(EXCERPTED PASSAGE Opens)

BD, you make a good debater and a simple man like myself could never keep up with arguemnts. But I think your political beliefs have clouded your view of history.
A great article here... excerpted below. http://www.thebody.com/encyclo/presidency.html
Quote:
For Reagan, AIDS presented a number of potentially serious political risks. As a presidential candidate, Reagan promised to eliminate the role of the federal government in the limited American welfare state, as well as to raise questions of morality and family in social policy. When AIDS was first reported in 1981, Reagan had recently assumed office and had begun to address the conservative agenda by slashing social programs and cutting taxes and by embracing conservative moral principles. As a result, Reagan never mentioned AIDS publicly until 1987. Most observers contend that AIDS research and public education were not funded adequately in the early years of the epidemic, at a time when research and public education could have saved lives.

(EXCERPTED PASSAGE Closes)

WHAT YOU NEED TO DO:
[A] According to the post about Reagan and AIDS, in what year did Reagan first mention AIDS publicly?
[B] List the actions the post about Reagan and AIDS says Reagan had begun taking to address the conservative agenda when AIDS was first reported.
These saved data entries are unrelated to the post about Reagan and AIDS.

(SOURCE MATERIAL Opens)

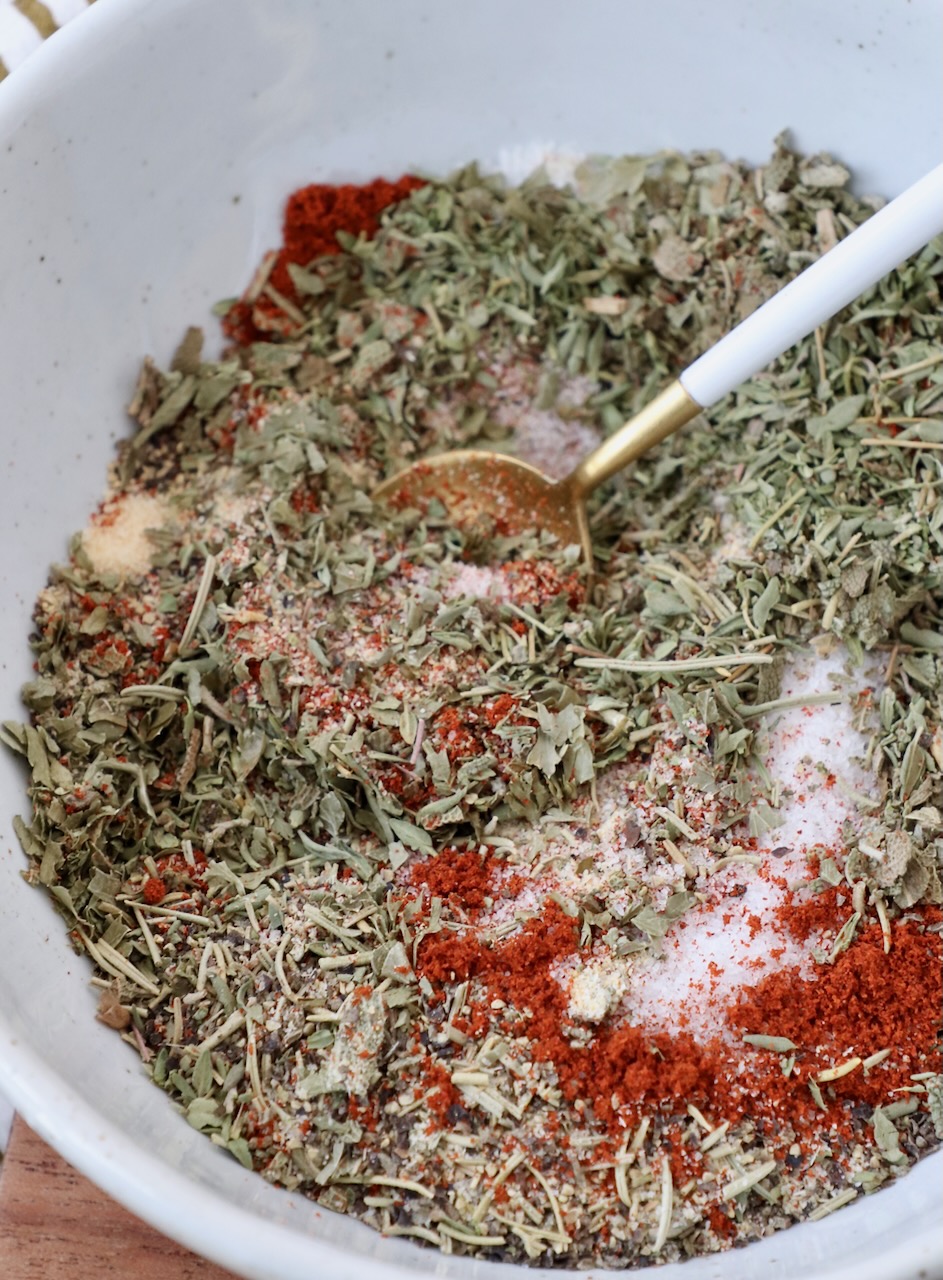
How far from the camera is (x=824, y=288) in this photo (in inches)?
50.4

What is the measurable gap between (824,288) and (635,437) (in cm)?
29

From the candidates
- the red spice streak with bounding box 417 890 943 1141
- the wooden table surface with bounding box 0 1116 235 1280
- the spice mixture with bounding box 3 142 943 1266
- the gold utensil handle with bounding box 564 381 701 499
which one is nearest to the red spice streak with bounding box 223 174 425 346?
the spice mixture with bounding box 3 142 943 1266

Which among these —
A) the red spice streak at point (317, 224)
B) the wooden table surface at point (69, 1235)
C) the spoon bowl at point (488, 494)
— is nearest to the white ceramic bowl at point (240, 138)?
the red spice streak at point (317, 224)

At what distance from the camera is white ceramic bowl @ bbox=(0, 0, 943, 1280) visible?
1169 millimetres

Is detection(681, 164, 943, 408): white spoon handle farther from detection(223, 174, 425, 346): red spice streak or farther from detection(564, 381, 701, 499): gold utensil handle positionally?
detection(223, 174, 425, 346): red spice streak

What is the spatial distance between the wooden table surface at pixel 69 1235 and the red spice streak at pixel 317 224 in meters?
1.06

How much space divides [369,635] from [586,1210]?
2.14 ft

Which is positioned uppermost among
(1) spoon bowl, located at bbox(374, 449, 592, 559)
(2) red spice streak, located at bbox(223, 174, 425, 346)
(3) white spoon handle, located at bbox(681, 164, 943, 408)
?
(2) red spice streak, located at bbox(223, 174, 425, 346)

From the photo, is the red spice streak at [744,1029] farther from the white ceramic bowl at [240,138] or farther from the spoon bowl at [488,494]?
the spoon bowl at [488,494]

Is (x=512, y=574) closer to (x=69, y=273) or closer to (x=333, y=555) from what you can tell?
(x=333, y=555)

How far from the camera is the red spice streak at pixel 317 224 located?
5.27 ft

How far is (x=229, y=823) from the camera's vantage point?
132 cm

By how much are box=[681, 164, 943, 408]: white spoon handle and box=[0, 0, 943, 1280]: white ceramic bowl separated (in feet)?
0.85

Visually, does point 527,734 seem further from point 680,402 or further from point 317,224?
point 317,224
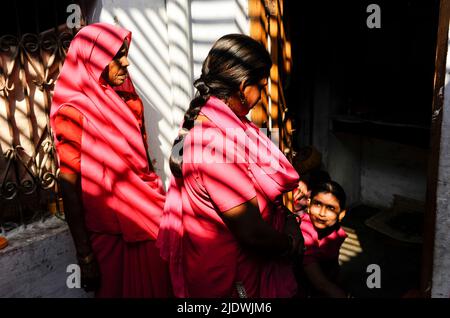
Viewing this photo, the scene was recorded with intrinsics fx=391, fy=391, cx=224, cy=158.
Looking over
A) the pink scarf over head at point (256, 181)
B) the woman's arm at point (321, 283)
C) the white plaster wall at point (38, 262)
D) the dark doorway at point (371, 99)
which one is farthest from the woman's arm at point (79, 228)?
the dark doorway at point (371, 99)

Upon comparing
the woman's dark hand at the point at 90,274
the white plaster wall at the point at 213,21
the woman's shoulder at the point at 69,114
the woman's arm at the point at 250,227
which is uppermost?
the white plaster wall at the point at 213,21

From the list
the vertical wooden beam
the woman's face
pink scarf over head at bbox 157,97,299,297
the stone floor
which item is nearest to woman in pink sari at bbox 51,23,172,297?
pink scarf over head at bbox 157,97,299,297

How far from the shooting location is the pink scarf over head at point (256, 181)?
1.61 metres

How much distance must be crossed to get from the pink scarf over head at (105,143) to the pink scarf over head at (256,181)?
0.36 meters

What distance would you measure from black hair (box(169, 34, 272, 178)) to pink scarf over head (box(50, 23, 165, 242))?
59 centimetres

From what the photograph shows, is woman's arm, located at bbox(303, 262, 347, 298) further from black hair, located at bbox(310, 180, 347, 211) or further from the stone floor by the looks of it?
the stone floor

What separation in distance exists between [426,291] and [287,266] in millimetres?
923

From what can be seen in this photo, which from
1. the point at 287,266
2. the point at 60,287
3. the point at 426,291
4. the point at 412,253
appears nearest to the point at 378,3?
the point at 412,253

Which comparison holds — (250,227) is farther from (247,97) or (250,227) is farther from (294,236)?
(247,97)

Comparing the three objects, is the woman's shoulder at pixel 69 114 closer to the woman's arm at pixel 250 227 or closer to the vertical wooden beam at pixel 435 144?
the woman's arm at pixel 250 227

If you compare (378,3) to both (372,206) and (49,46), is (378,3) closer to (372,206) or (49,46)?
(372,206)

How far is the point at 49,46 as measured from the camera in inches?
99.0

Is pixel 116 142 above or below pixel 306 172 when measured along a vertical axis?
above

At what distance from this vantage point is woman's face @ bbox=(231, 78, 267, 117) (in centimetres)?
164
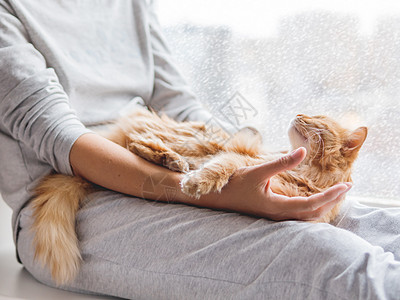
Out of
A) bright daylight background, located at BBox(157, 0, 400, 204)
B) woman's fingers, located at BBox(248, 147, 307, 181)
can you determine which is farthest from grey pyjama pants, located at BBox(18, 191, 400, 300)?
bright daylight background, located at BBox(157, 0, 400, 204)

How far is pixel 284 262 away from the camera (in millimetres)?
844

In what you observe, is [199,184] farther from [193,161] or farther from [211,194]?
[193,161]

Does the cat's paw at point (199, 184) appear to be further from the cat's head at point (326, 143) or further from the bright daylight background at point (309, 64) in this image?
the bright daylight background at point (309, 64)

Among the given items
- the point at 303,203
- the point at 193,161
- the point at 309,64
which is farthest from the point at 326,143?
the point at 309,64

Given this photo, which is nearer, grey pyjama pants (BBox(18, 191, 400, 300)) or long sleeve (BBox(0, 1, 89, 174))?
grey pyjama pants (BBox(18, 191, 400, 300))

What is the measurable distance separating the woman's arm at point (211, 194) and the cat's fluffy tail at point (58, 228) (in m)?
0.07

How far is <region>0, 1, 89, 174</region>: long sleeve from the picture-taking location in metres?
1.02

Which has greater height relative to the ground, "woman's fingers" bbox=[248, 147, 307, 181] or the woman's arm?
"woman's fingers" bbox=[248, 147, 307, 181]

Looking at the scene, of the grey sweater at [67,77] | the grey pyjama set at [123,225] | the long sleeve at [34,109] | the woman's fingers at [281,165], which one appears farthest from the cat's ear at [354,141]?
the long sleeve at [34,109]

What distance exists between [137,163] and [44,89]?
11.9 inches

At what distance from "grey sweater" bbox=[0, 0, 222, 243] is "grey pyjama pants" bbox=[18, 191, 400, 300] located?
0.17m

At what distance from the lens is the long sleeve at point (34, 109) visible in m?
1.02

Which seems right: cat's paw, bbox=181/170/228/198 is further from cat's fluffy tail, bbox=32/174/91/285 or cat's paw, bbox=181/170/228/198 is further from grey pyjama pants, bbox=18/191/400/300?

(SOURCE MATERIAL Closes)

WRITTEN RESPONSES:
[A] 1987

[B]
- Slashing social programs
- Cutting taxes
- Embracing conservative moral principles